--- Start of INPUT ROWS ---

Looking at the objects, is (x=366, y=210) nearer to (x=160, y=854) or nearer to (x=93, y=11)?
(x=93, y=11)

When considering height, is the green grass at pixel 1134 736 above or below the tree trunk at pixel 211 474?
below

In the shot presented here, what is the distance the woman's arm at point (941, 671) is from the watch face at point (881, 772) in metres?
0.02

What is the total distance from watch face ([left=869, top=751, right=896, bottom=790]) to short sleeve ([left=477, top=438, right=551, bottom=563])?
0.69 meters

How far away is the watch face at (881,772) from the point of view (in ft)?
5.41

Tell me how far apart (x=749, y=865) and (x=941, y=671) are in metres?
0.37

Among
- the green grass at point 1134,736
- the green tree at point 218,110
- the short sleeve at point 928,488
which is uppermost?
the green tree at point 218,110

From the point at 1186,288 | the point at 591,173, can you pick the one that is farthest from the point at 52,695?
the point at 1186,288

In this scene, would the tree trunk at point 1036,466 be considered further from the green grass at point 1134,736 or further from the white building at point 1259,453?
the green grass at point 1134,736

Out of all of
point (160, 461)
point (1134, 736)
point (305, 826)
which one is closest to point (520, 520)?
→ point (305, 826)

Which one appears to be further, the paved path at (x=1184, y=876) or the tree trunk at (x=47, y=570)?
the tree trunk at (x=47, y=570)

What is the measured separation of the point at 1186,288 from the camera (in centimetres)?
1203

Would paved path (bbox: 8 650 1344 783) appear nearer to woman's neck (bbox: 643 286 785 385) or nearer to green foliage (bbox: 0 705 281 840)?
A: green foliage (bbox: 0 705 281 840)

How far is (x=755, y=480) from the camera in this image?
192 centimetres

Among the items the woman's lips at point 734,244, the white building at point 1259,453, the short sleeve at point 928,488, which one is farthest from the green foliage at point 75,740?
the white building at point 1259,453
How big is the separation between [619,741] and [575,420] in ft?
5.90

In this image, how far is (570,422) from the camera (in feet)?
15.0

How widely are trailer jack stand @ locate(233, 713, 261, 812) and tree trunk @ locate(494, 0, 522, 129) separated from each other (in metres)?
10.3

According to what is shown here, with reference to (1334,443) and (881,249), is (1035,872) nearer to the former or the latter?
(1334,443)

--- End of INPUT ROWS ---

• _YOUR GOAL_:
Go through the records and print each one exactly.

• _FINAL ANSWER_:
Looking at the objects, is (x=366, y=210) nearer to (x=160, y=854) or nearer to (x=93, y=11)?
(x=93, y=11)

When considering height, is the green grass at pixel 1134 736 above or below the tree trunk at pixel 211 474?
below

In the shot presented here, what is the distance the woman's arm at point (941, 671) is from the watch face at point (881, 772) in metres?
0.02

What is the total distance from watch face ([left=869, top=751, right=896, bottom=790]) to short sleeve ([left=477, top=438, right=551, bottom=563])?
0.69 meters

How far away is the watch face at (881,772) from the point of view (in ft)?
5.41

Tell me how far apart (x=749, y=865) and (x=941, y=671) are in metres?
0.37

Among
- the green grass at point 1134,736
- the green tree at point 218,110
- the short sleeve at point 928,488
which is uppermost?
the green tree at point 218,110

From the point at 1186,288 | the point at 591,173, can you pick the one that is farthest from the point at 52,695?
the point at 1186,288

In this scene, would the tree trunk at point 1036,466 be considered further from the green grass at point 1134,736 or further from the white building at point 1259,453?
the green grass at point 1134,736

Out of all of
point (160, 461)
point (1134, 736)
point (305, 826)
which one is closest to point (520, 520)?
→ point (305, 826)

Which one appears to be further, the paved path at (x=1184, y=876) or the tree trunk at (x=47, y=570)?
the tree trunk at (x=47, y=570)

What is the measured separation of the point at 1186,288 from the camera (in centimetres)?
1203

Would paved path (bbox: 8 650 1344 783) appear nearer to woman's neck (bbox: 643 286 785 385) or nearer to green foliage (bbox: 0 705 281 840)?
A: green foliage (bbox: 0 705 281 840)

How far is (x=755, y=480) from the camera in this image?
192 centimetres

Among the items the woman's lips at point 734,244, the white building at point 1259,453, the short sleeve at point 928,488, which one is farthest from the green foliage at point 75,740?
the white building at point 1259,453
How big is the separation between [619,741] and [575,420] in ft?
5.90

In this image, how far is (570,422) from the camera (in feet)?
15.0

How widely are trailer jack stand @ locate(233, 713, 261, 812) and tree trunk @ locate(494, 0, 522, 129) separated from each other (in metres)?
10.3

According to what is shown here, with reference to (1334,443) and (881,249), is (1035,872) nearer to the former or the latter?
(1334,443)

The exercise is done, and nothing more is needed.